##### Selected excerpt
“The curious paradox is that when I accept myself just as I am, then I can change.”
We all strive to be different, happier, healthier, free from our past traumas and blockages and yet it often seems that we might as well spend our entire life healing ourselves. What if at least a part of us had always been fine? What if it was possible to reconnect to that part of us who has always been perfect and whole?
I was recently invited to speak at the annual Peace and Conflict Studies conference organized by the University of Toronto to talk about trauma and resilience. The other speakers were a former child soldier from Sierra Leone, a colleague who has worked on the trauma experienced by war correspondents and a therapist who works with children and youth in Canada. One of the key elements we all stressed was the importance (and difficulty) for the individuals and communities concerned of no longer be determined by what had happened, of being “free” from the past and in part be able to “forget”. To do that, individuals and communities need to be able to find resources that have not been tainted by the violence, that are intact, that tell them that they are more than what has happened to them. This has been at the core of my past work as a peacebuilder: helping individuals and communities to identify those resources, valorize them and support them so that they can rebuild their life and re-imagine peace.
##########
##### Given data
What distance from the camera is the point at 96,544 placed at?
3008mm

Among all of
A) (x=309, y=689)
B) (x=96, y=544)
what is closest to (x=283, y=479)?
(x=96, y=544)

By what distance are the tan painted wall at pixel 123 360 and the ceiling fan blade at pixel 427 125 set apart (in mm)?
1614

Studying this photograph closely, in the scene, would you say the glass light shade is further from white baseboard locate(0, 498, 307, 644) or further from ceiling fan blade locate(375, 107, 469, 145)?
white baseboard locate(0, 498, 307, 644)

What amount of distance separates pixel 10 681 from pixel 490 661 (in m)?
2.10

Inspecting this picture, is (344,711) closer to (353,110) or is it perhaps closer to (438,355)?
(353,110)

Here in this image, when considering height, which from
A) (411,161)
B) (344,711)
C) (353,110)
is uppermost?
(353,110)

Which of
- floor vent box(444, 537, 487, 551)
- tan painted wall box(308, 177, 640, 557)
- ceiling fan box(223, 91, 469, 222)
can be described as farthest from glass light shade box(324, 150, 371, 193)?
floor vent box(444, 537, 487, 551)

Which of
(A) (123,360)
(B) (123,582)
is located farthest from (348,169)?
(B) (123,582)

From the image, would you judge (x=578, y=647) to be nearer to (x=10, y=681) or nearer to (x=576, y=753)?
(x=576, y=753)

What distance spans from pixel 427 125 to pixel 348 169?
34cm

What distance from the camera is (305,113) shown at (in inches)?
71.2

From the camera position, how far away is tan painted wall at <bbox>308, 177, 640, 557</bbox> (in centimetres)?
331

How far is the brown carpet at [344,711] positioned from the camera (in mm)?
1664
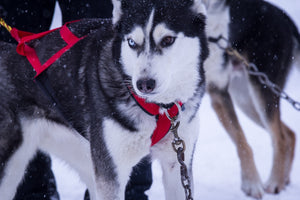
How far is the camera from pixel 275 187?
2.86 metres

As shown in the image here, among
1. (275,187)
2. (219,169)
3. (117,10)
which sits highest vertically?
(117,10)

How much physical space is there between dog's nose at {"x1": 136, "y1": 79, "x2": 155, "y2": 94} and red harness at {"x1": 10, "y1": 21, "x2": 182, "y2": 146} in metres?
0.21

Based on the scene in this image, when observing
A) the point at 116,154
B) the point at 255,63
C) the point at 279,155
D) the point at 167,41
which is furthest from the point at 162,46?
the point at 279,155

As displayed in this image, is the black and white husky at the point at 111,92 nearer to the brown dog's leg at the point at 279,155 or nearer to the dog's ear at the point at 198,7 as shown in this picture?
the dog's ear at the point at 198,7

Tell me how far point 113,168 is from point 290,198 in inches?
58.3

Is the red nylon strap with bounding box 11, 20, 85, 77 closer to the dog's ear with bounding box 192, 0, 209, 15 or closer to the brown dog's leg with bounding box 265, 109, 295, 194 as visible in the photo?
the dog's ear with bounding box 192, 0, 209, 15

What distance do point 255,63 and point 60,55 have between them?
5.35ft

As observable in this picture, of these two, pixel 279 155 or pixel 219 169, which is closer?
pixel 279 155

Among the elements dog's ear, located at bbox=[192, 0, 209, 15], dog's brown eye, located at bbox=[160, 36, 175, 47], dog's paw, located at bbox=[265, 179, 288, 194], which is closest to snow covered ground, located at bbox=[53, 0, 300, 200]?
dog's paw, located at bbox=[265, 179, 288, 194]

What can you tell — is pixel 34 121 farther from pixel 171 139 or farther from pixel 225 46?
pixel 225 46

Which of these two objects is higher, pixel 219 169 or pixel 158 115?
pixel 158 115

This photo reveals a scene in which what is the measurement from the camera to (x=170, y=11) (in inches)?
69.2

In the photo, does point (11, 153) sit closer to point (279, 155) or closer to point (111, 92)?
point (111, 92)

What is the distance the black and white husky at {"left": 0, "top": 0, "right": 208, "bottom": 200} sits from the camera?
##########
> _Task set_
1. In the essay on trauma and resilience, which organization held the annual Peace and Conflict Studies conference?
2. Continue the essay on trauma and resilience from the point where it stops.

> _Results of the exercise_
1. The University of Toronto.

2.
My two professional “worlds” (one in which I am an expert in conflict resolution and peacebuilding; the other one in which I am a shamanic healer) may sometimes seem far apart but while I was at that conference, I could not help but think how similar the process was in both cases. Indeed, one of the gifts shamanism brings to us is exactly that: allowing us to reconnect with that part in us that is full of life and not determined by our past traumas, limitations or apparent deficiencies; allowing us to get our vital energy and self-confidence back. It does not deny anything about the reality of our issues, whatever they are. It just tells us: “You are not only that issue. You can be something else and you already are. You are already perfect and whole.” Contrary to what one might think, it is indeed when we stop fighting and start accepting ourselves that we open the possibility for some deep inner transformation. And it is so in part because we stop judging ourselves.
As Rumi so wisely and elegantly wrote:
“Out there beyond the ideas of right doing and wrong doing, there is a field. I’ll meet you there.”